The principle of stoichiometry is central to predicting the quantities of reactants and products in a chemical reaction. In this exercise, we are focusing on the preparation of fluorine gas from calcium fluoride (\( \text{CaF}_2 \)) and sulfuric acid (\( \text{H}_2\text{SO}_4 \)). Stoichiometry allows us to determine the amount of calcium fluoride needed to produce a specific volume and concentration of fluorine gas.

Firstly, we identify the chemical equations involved. The first equation represents the reaction of \( \text{CaF}_2 \) with \( \text{H}_2\text{SO}_4 \) to produce hydrofluoric acid (HF), which is subsequently electrolyzed to produce fluorine (\( \text{F}_2 \)).

• The equation \( \text{CaF}_2(s) + \text{H}_2\text{SO}_4 (\ell) \rightarrow 2 \text{HF}(g) + \text{CaSO}_4(s) \) indicates that one mole of \( \text{CaF}_2 \) gives two moles of HF.
• The electrolysis equation \( 2\text{HF}(\ell) \rightarrow \text{F}_2(g) + \text{H}_2(g) \) shows that two moles of HF produce one mole of \( \text{F}_2 \).

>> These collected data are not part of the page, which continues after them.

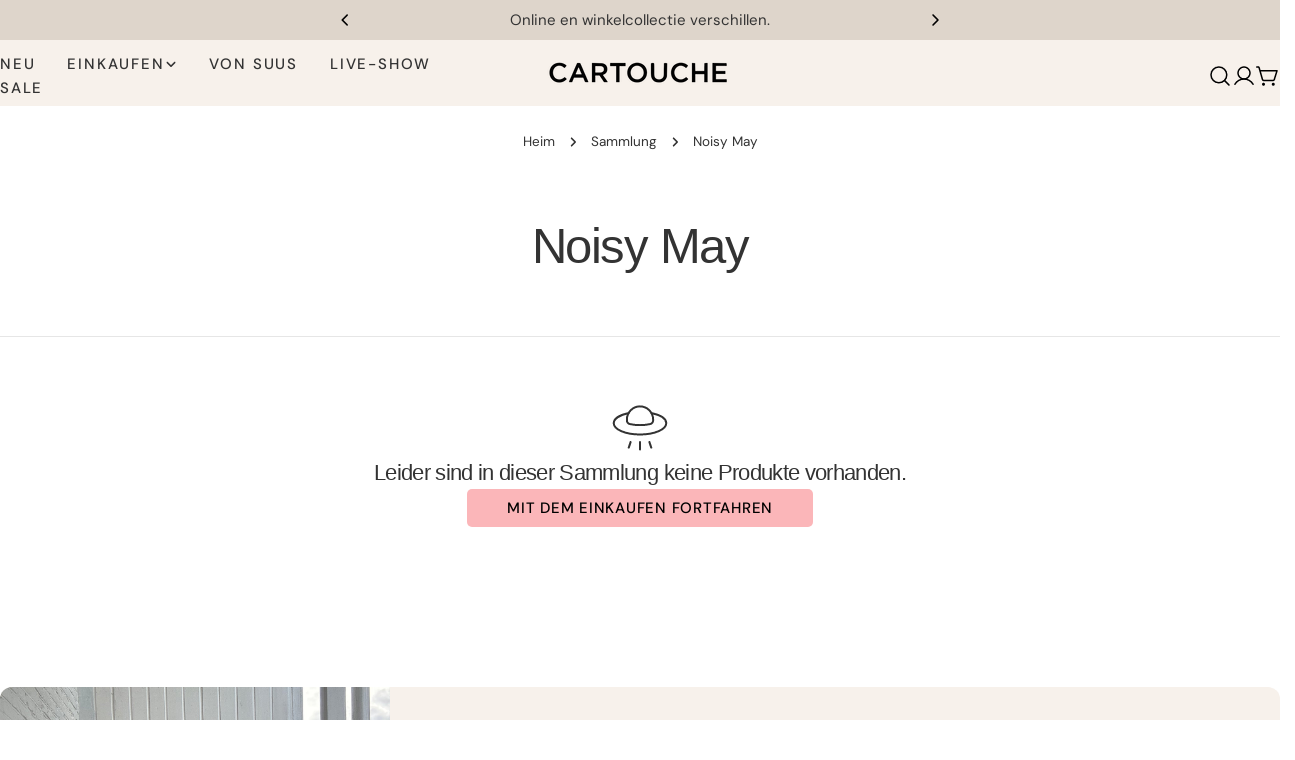

--- FILE ---
content_type: text/css
request_url: https://cartouchefashion.com/cdn/shop/t/43/assets/section-collection-hero.css?v=163638729376146635771768852494
body_size: -394
content:
.collection-hero .empty-space{min-height:var(--spacing-height-mobile)}@media (min-width: 768px){.collection-hero .empty-space{min-height:var(--spacing-height)}}.collection-hero .hero__media{min-height:100%}.collection-hero__text{--padding-x: 8rem;--padding-y: 3.2rem}@media (max-width: 1023.98px){.collection-hero__text{--padding-x: 4rem}}@media (max-width: 767.98px){.collection-hero__text{--padding-x: 2.4rem}}.collection-hero__description{margin-top:1.2rem;max-width:clamp(0rem,75rem,90%)}.text-center .collection-hero__description{margin-inline:auto}.text-right .collection-hero__description{margin-inline-start:auto}.collection-hero:not(.color-inherit) .collection-hero__text{padding-inline:var(--padding-x);padding-block:var(--padding-y)}@media (min-width: 768px){.collection-hero--image-left .collection-hero__text{padding-inline-start:var(--padding-x)}}@media (min-width: 768px){.collection-hero--image-right .collection-hero__text{padding-inline-end:var(--padding-x)}}
/*# sourceMappingURL=/cdn/shop/t/43/assets/section-collection-hero.css.map?v=163638729376146635771768852494 */


--- FILE ---
content_type: text/json
request_url: https://conf.config-security.com/model
body_size: 88
content:
{"title":"recommendation AI model (keras)","structure":"release_id=0x60:72:2b:2d:5d:71:38:44:63:3f:54:28:4a:4f:71:2a:25:7a:75:6e:77:56:70:29:7a:70:23:3d:77;keras;lnttvtktmgf2ver2ker4rzves0hswu4n9yqctutda1knw1i2g6639eotjsjqoi61g3322kj7","weights":"../weights/60722b2d.h5","biases":"../biases/60722b2d.h5"}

Thus, it can be concluded that for every mole of \( \text{CaF}_2 \), one mole of fluorine gas is produced. Understanding this ratio allows us to calculate the exact amount of \( \text{CaF}_2 \) that is required based on the moles of \( \text{F}_2 \) desired.

Electrolysis is crucial in the conversion of hydrofluoric acid (HF) into fluorine gas (\( \text{F}_2 \)). This process uses electrical energy to drive a non-spontaneous chemical reaction. When HF is melted with potassium fluoride (KF), it forms a conductive solution called molten salt, which allows the passage of electric current.

During electrolysis:

• Anode (positive electrode): Oxidation occurs, and HF dissociates to release fluorine gas (\( \text{F}_2 \)).
• Cathode (negative electrode): Reduction occurs, and hydrogen gas is produced.

The balanced reaction in electrolysis is \( 2 \text{HF}(\ell) \rightarrow \text{F}_2(g) + \text{H}_2(g) \). Electrolysis not only allows the isolation of pure fluorine gas but also efficiently separates it from other possible products. It’s a widely used technique in the chemical industry for the generation of reactive gases and pure elements. Understanding the principle of electrolysis helps in comprehending the steps necessary for obtaining fluorine from hydrofluoric acid.

Density is an essential concept in this exercise as it bridges the gap between grams and liters, which allows us to convert the volume of fluorine gas into mass. The formula is straightforward: \[\text{Mass} = \text{Density} \times \text{Volume}\]Given the density of \( \text{F}_2 \) as 1.70 g/L, we can calculate the mass of fluorine for a given volume.

For instance, if we have 25 liters of \( \text{F}_2 \), then:

• Mass of \( \text{F}_2 \) = 1.70 g/L \( \times \) 25 L = 42.5 g.

Converting the volume to mass enables the use of stoichiometric relationships to find out the required amounts of reactants, such as \( \text{CaF}_2 \) in this instance. Understanding density calculations plays an important role in producing the correct quantity of gases or any substance when given volume constraints.

Chemical reactions are the foundation of this exercise, where we use them to transform reactants into products. The given reactions show both the synthesis of HF from \( \text{CaF}_2 \) and \( \text{H}_2\text{SO}_4 \), and the subsequent electrolysis of HF to yield fluorine. Here, understanding chemical reactions includes recognizing:

• Formation and consumption of substances, like \( \text{CaSO}_4 \) as a by-product in the first reaction.
• The use of stoichiometry to ensure that reactants are present in correct proportions, which avoids wastage and ensures optimal production.
• The flow of a chemical process, starting with raw reactants and leading to the desired end products.

Developing a firm grasp of how chemical reactions take place, and how they are represented through chemical equations, is essential for comprehending how different substances interact and transform. Knowing these details aids in designing and performing chemical syntheses accurately and effectively.